* [What is needed]: Copy out every item below word for word, keeping each line as it stands.

※

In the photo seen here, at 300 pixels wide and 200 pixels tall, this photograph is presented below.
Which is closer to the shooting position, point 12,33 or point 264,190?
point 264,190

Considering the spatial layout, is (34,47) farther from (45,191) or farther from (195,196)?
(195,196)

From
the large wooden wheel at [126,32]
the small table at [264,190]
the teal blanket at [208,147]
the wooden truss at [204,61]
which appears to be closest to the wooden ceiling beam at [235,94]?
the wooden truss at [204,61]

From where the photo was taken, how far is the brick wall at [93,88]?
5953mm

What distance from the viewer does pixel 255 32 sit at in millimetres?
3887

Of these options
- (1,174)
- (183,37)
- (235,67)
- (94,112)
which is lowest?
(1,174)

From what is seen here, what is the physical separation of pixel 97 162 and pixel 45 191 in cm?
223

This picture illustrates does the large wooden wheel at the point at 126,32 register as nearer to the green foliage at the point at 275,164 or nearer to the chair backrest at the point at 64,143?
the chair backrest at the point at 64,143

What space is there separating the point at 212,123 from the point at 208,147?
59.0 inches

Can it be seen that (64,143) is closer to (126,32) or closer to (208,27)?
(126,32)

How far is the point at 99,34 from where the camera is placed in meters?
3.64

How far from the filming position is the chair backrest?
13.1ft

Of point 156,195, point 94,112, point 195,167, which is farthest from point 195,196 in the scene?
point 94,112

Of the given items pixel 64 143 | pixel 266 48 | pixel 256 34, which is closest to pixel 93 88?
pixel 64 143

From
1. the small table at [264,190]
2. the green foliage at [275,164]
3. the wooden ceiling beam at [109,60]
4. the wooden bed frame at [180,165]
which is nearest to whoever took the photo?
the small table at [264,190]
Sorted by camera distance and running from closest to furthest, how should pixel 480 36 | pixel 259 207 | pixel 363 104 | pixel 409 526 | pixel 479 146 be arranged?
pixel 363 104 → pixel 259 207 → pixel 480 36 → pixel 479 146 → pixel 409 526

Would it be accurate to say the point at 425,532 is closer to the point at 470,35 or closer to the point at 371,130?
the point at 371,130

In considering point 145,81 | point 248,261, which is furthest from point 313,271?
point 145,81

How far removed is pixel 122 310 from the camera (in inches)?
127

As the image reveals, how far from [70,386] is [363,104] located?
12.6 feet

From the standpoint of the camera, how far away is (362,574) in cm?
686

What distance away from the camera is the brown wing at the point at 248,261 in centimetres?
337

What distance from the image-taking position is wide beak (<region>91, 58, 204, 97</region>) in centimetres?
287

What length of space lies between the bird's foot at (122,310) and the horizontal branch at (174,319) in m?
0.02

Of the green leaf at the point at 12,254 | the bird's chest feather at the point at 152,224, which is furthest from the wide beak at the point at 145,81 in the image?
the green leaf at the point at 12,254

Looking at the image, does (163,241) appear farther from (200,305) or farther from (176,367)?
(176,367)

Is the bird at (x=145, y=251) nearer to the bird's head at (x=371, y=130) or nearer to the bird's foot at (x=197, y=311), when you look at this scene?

※

* [Expected answer]:
In the photo seen here, at 300 pixels wide and 200 pixels tall, this photograph is presented below.
Which is closer to the shooting position, point 12,33 or point 264,190?
point 264,190

Considering the spatial layout, is (34,47) farther from (45,191) or farther from (195,196)?
(195,196)

From
the large wooden wheel at [126,32]
the small table at [264,190]
the teal blanket at [208,147]
the wooden truss at [204,61]
which appears to be closest to the wooden ceiling beam at [235,94]?
the wooden truss at [204,61]

From where the photo was taken, how far is the brick wall at [93,88]?
5953mm

What distance from the viewer does pixel 255 32 sit at in millimetres?
3887

Of these options
- (1,174)
- (183,37)
- (235,67)
- (94,112)
which is lowest?
(1,174)

From what is seen here, what is the physical separation of pixel 97 162 and pixel 45 191 in cm?
223

This picture illustrates does the large wooden wheel at the point at 126,32 register as nearer to the green foliage at the point at 275,164 or nearer to the chair backrest at the point at 64,143?
the chair backrest at the point at 64,143

What space is there separating the point at 212,123 from the point at 208,147?
59.0 inches

Can it be seen that (64,143) is closer to (126,32) or closer to (208,27)?
(126,32)

How far is the point at 99,34 from where the camera is placed in meters?
3.64

How far from the filming position is the chair backrest?
13.1ft

Of point 156,195, point 94,112, point 195,167, which is farthest from point 195,196 in the scene?
point 94,112

Of the given items pixel 64 143 | pixel 266 48 | pixel 256 34, which is closest to pixel 93 88?
pixel 64 143

From
1. the small table at [264,190]
2. the green foliage at [275,164]
3. the wooden ceiling beam at [109,60]
4. the wooden bed frame at [180,165]
which is nearest to whoever took the photo?
the small table at [264,190]
Sorted by camera distance and running from closest to furthest, how should pixel 480 36 | pixel 259 207 | pixel 363 104 | pixel 409 526 | pixel 479 146 be arranged?
pixel 363 104 → pixel 259 207 → pixel 480 36 → pixel 479 146 → pixel 409 526

Would it be accurate to say the point at 425,532 is closer to the point at 470,35 or closer to the point at 371,130?
the point at 371,130

In considering point 145,81 | point 248,261, which is furthest from point 313,271?
point 145,81

How far removed is pixel 122 310 from the camera (in inches)?
127

As the image reveals, how far from [70,386] is [363,104] located?
12.6 feet

From the standpoint of the camera, how far away is (362,574) in cm?
686

What distance away from the camera is the brown wing at the point at 248,261 in centimetres?
337

What distance from the image-taking position is wide beak (<region>91, 58, 204, 97</region>) in centimetres?
287

What length of space lies between the bird's foot at (122,310) and the horizontal branch at (174,319) in m?
0.02

Of the green leaf at the point at 12,254 | the bird's chest feather at the point at 152,224, which is furthest from the wide beak at the point at 145,81 in the image?
the green leaf at the point at 12,254

Looking at the image, does (163,241) appear farther from (200,305) or farther from (176,367)?
(176,367)

Is the bird at (x=145, y=251) nearer to the bird's head at (x=371, y=130) or nearer to the bird's foot at (x=197, y=311), when you look at this scene?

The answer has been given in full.